** Text passage **
Again to keep things short here is the parallel and SIMD point-loop version (like for gradients it is very similar to the scalar and sequential version).

void computeLimiters(size_t nPoint,
                     size_t nVar,
                     size_t nDim,
                     const Adjacency<4>& adj,
                     const Matrix& coords,
                     const Matrix& phi,
                     const VectorOfMatrix& grad,
                     Matrix& limiter)
{
    const size_t SIMDLEN = 4;
    using FltVec = Array<double,SIMDLEN>;

    // working variables
    FltVec phiMax[MAXNVAR], phiMin[MAXNVAR], prjMax[MAXNVAR], prjMin[MAXNVAR];

    const double eps = numeric_limits<double>::epsilon();

    #pragma omp parallel for schedule(dynamic,128) private(phiMax,phiMin,prjMax,prjMin)

** Work to complete **
Answer these questions about the limiter code passage above:
(a) The opening sentence says the point-loop version is very similar to which version?
(b) What value is SIMDLEN set to?
(c) What chunk size does the OpenMP schedule clause give?

** Listed entries **

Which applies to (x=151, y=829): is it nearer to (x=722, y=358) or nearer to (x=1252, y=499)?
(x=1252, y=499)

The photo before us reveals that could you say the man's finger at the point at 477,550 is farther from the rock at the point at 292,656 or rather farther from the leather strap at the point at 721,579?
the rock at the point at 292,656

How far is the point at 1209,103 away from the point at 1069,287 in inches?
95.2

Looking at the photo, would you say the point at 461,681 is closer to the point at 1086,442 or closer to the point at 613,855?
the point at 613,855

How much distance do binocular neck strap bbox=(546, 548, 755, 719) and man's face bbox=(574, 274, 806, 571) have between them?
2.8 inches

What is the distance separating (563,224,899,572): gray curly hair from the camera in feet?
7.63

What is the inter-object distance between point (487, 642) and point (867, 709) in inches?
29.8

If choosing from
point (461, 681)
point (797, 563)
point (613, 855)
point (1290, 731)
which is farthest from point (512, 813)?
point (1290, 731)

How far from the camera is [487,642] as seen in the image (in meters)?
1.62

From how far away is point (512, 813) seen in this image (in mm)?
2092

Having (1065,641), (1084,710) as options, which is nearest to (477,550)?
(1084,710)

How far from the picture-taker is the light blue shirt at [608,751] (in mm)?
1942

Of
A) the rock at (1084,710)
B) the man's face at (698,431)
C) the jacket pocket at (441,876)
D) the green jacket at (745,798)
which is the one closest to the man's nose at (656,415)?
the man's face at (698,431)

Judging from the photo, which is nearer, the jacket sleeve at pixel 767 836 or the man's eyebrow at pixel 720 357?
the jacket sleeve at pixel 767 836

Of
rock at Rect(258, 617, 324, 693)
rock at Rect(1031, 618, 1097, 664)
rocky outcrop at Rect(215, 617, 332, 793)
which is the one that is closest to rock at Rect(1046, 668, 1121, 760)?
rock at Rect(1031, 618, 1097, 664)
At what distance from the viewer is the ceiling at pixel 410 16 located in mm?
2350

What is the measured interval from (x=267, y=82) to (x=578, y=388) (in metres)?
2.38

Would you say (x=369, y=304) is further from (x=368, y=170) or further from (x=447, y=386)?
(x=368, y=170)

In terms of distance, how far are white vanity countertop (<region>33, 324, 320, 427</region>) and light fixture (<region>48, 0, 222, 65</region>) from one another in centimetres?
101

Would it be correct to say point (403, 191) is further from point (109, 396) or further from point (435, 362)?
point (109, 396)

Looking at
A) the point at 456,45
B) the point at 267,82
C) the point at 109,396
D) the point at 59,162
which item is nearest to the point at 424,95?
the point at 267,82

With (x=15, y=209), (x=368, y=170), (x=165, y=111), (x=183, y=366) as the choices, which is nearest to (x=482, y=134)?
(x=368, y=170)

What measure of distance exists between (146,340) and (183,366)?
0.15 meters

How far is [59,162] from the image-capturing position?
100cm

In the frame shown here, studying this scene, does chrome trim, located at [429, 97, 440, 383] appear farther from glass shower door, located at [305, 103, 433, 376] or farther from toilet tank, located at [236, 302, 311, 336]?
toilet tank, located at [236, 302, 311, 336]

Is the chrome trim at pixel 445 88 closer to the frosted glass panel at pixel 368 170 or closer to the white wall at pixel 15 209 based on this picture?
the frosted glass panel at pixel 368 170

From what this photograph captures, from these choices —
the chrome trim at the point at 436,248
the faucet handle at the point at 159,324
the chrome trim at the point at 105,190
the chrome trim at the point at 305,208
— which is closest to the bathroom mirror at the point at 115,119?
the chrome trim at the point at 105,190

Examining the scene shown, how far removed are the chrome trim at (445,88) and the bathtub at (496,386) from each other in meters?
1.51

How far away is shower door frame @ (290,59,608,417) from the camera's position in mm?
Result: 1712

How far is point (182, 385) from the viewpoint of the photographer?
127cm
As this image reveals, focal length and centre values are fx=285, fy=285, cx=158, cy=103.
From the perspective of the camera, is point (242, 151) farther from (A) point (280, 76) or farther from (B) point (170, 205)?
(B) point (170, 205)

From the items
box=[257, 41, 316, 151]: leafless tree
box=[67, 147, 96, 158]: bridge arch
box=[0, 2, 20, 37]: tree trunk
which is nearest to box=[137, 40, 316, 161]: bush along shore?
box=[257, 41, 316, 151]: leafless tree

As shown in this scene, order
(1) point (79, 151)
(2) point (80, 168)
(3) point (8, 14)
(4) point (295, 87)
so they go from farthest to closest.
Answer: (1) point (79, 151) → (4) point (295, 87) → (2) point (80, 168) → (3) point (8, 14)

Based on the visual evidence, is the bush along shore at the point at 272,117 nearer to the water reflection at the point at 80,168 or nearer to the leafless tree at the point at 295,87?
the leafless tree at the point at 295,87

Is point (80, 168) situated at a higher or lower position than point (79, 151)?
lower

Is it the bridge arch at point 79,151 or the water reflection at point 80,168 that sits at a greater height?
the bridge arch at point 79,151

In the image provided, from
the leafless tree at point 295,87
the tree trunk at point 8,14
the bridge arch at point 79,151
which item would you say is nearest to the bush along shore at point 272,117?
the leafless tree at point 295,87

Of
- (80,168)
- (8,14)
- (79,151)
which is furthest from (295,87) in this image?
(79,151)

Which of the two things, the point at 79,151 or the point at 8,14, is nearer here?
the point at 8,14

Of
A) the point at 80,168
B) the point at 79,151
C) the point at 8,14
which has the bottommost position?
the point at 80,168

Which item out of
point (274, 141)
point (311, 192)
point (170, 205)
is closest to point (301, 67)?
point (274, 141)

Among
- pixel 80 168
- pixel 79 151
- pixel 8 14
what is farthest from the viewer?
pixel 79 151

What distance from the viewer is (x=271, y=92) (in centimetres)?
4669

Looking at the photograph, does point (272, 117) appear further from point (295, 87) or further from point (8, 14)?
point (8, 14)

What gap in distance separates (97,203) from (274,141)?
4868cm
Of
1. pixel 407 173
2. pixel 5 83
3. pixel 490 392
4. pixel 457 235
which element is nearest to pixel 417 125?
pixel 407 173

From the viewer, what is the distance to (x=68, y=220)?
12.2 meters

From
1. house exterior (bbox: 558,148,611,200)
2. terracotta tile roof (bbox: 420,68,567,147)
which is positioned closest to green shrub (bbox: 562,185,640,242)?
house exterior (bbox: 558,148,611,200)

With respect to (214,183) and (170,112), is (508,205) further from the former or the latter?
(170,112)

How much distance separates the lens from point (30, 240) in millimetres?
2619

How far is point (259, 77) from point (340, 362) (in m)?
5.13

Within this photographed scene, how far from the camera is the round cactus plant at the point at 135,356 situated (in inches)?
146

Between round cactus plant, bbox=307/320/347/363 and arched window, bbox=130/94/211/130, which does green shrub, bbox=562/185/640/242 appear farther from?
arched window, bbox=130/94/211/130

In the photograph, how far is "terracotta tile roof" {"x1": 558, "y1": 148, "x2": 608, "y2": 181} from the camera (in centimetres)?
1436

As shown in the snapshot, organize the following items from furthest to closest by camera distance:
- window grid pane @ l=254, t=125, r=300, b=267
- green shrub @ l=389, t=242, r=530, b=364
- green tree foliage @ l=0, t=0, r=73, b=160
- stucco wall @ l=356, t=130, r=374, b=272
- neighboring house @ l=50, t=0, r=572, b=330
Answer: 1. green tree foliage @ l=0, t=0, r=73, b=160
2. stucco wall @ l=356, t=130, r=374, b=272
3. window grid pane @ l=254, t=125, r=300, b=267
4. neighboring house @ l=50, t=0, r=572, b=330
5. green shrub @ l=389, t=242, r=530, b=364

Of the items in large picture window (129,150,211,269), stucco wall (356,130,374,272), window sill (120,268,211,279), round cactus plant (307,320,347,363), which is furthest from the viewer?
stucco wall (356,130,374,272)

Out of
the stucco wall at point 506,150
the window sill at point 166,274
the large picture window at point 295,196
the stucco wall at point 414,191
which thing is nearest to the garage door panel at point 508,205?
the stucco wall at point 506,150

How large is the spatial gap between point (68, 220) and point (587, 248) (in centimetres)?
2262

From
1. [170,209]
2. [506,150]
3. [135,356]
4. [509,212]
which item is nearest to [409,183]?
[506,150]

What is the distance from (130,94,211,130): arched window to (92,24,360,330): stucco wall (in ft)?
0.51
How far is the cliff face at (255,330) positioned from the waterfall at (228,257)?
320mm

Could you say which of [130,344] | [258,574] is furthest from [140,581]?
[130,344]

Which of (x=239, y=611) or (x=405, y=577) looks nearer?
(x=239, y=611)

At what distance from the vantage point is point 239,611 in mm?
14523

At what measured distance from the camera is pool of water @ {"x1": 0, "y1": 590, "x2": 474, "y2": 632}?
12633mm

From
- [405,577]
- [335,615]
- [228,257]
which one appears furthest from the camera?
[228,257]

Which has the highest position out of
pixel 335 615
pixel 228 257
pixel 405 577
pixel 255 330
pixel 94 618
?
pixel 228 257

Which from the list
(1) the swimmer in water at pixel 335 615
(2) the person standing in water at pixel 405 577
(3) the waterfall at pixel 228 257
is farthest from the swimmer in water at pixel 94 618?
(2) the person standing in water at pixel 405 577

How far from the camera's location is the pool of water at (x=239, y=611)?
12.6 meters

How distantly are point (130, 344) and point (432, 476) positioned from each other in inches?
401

** Result for this exercise **
(a) The scalar and sequential version.
(b) 4.
(c) 128.